*** Kutipan Teks ***
Selamat pagi, Pak Denny.... Semoga kebaikan dan kesehatan baik jasmani maupun ruhani senantiasa menyertai Anda. Amin. Maaf, pembukaan dan salam saya hanya singkat, sebab saya tidak begitu pintar berbasa-basi. Tapi Insyaallah bukan berarti saya tidak baik hati, sebagaimana Anda juga. Lagi-lagi amin...
Saya menulis surat ini dari sebuah noktah teritori di bumi Indonesia..Duh Indonesia,.Pak Denny... sebuah nama yang membuat banyak orang bisa merinding. Sebuah negara yang begitu molek dan kemerah-merahan menyongsong tahun politik. Tentu saja sebuah pesta politik yang dibangun di atas demokrasi liberal, demokrasi yang riuh penuh warna dan balon, yang membuat banyak orang menoleh lalu bercita-cita jadi politikus. Demokrasi semacam inilah yang membuat dari mulai tukang sablon sampai konsultan politik berikut lembaga survei laris manis tanjung kimpul. Ah, Anda tahu itu. Demokrasi Indonesia mutakhir tidak akan melupakan nama Anda sebagai salah satu tokoh konsultan politik di barisan awal sekaligus sebagai salah satu maestronya. Pengamat dan konsultan politik belakangan ini, yang luarbiasa lanyah dan masih berusia muda setiap kali habis salat mestinya mendoakan Anda karena tanpa pendahulu seperti Anda rasanya muskil profesi ini pun menjadi sohor, moncer dan mentereng.
Saya tidak berpanjang kata untuk membahas hal yang terlalu besar seperti Indonesia. Selain hanya menggarami laut, juga ini bukan saat yang tepat. Karena di pagi seperti ini, tidak perlu kita membahas hal yang terlalu serius. Pagi ini, Yogya mendung. Cocok untuk membahas hal yang ringan-ringan saja sembari menyeruput kopi dan mengisap udud. Eh tapi kalau tidak salah Anda tidak suka ngudud ya...
***
| Perintah Soal 1 |
Salin ulang semua baris dalam daftar di bawah, mulai dari baris yang memuat "Of (236,209) |" hingga baris yang memuat "1004 millimetres", tanpa mengubah apa pun.
*** Daftar Entri ***
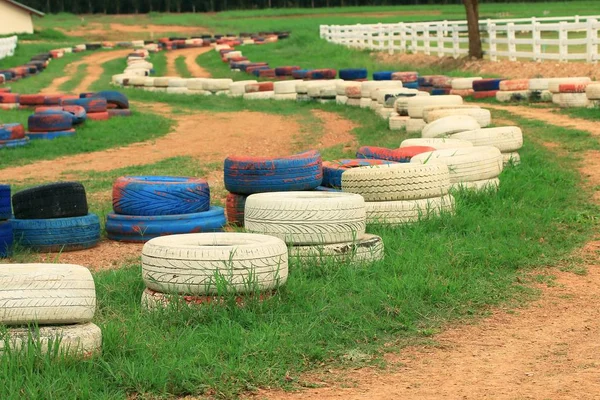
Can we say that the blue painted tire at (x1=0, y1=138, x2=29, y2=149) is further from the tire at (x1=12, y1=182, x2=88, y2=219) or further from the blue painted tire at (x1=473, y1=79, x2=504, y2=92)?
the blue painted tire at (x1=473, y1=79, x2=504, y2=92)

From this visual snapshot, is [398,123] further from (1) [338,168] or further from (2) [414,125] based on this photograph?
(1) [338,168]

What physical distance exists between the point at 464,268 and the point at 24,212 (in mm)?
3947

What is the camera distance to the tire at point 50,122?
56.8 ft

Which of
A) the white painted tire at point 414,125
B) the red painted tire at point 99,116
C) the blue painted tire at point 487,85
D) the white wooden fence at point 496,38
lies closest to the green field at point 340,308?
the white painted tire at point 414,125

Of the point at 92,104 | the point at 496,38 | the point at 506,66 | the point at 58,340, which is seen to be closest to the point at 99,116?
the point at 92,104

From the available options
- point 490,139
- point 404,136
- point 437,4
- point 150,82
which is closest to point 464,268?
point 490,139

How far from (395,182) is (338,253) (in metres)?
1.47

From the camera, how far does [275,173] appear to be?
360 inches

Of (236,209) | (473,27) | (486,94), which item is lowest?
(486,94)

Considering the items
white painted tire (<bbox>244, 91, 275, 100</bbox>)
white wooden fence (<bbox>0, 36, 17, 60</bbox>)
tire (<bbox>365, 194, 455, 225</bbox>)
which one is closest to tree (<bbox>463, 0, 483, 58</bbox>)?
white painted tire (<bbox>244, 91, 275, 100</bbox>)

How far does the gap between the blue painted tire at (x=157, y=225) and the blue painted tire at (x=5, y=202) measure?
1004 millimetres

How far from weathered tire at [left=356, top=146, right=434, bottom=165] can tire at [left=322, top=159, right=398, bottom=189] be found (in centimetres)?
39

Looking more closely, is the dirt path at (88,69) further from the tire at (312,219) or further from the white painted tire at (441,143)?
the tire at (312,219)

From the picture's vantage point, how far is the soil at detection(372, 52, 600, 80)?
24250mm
***
| Perintah Soal 2 |
Tuliskan kembali bagian surat di atas tanpa perubahan, mulai dari kata-kata "Saya tidak berpanjang" hingga kata-kata "suka ngudud ya...".

| Kunci Jawaban 1 |
Of (236,209) | (473,27) | (486,94), which item is lowest?
(486,94)

Considering the items
white painted tire (<bbox>244, 91, 275, 100</bbox>)
white wooden fence (<bbox>0, 36, 17, 60</bbox>)
tire (<bbox>365, 194, 455, 225</bbox>)
which one is closest to tree (<bbox>463, 0, 483, 58</bbox>)?
white painted tire (<bbox>244, 91, 275, 100</bbox>)

How far does the gap between the blue painted tire at (x=157, y=225) and the blue painted tire at (x=5, y=202) measure?
1004 millimetres

| Kunci Jawaban 2 |
Saya tidak berpanjang kata untuk membahas hal yang terlalu besar seperti Indonesia. Selain hanya menggarami laut, juga ini bukan saat yang tepat. Karena di pagi seperti ini, tidak perlu kita membahas hal yang terlalu serius. Pagi ini, Yogya mendung. Cocok untuk membahas hal yang ringan-ringan saja sembari menyeruput kopi dan mengisap udud. Eh tapi kalau tidak salah Anda tidak suka ngudud ya...